最後に期末配当の増配についてですが、決算資料に以下記載の通り250円から500円の増配予想となりました。中間配当は既に権利落ちになっています(300円で確定)ので、通期では550円から800円の増配となります。本日の終値(7,160円)ベースの配当利回りはなんと11.17%です。こんな銘柄聞いたことありません(笑)

商船三井 Q2決算 増配
商船三井 Q2決算 増配発表

ここでQ1決算を受けての株価推移を振り返ると、7月末のQ1決算での増配発表(通期で550円)を受けて株価は上昇し、ピーク(9月下旬)に10,000円を付けました。

商船三井 株価推移(直近6カ月)

つまり配当利回りが5.5%となるまで株価が上昇し続けたことになります。今回の更なる増配発表を受けて同じく配当利回りが5.5%になるまで株価が上昇すると仮定すると、約14,500円まで株価が上昇する計算となります(もちろん最高値更新になります)。私はこれはベストシナリオだと思いますが、配当利回りが5.5%でも十分に高配当銘柄の部類に入りますので実現する可能性はあると考えます。

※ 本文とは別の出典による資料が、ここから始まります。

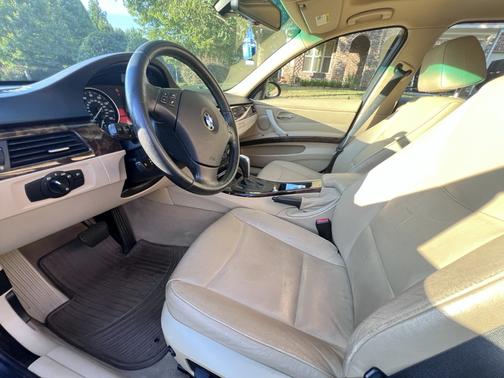 2008 BMW 328 xi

また先にも触れましたが来週に川崎汽船と日本郵船の決算発表が控えていることも株価上昇にプラスに働くと思います。何故かというと(今日もそうでしたが)ONE社を合弁で立ち上げているためこれら大手3社の株価はおおむね歩調を合わせて上下するからです。そして特に日本郵船は以前投稿したこの記事でも触れた通り商船三井以上に保守的な通期見通しを立てているため、日本郵船の決算は今回の商船三井以上の爆発的な上方修正になる可能性があり、そうなれば市場も強く反応するでしょう。

私は今回の好決算を機に少し保有株を売却して現金を確保しようと思っているのですが、このベストシナリオを頭に入れて売りに動こうと考えています。

株価は更なる上昇に期待大 Q3決算での再サプライズは現時点では期待薄 

以上、商船三井のQ2決算を踏まえ、今後の株価の動きとQ3決算での再サプライズの有無について検討してきました。現時点での結論としては、

  • 株価推移・・・Q1決算後の株価上昇と配当利回りの関係を踏まえると、来週以降に更なる上昇と最高値更新の可能性は高い
  • Q3決算での再サプライズ・・・非常に予想が難しいが、上昇が予想されているドライバルク事業の見通しは決して明るくなく、為替レートでの増益は有り得るが再度のビッグサプライズの可能性は高くない

です。

まずは来週以降の株価推移に注目します。最高値更新は近いうちにやってくると予想していますので、その日を楽しみに待ちたいと思います。

※ただし私の大本命は商船三井ではなく、日本郵船です(笑)

今回の記事は以上です。最後までお読みいただきありがとうございました。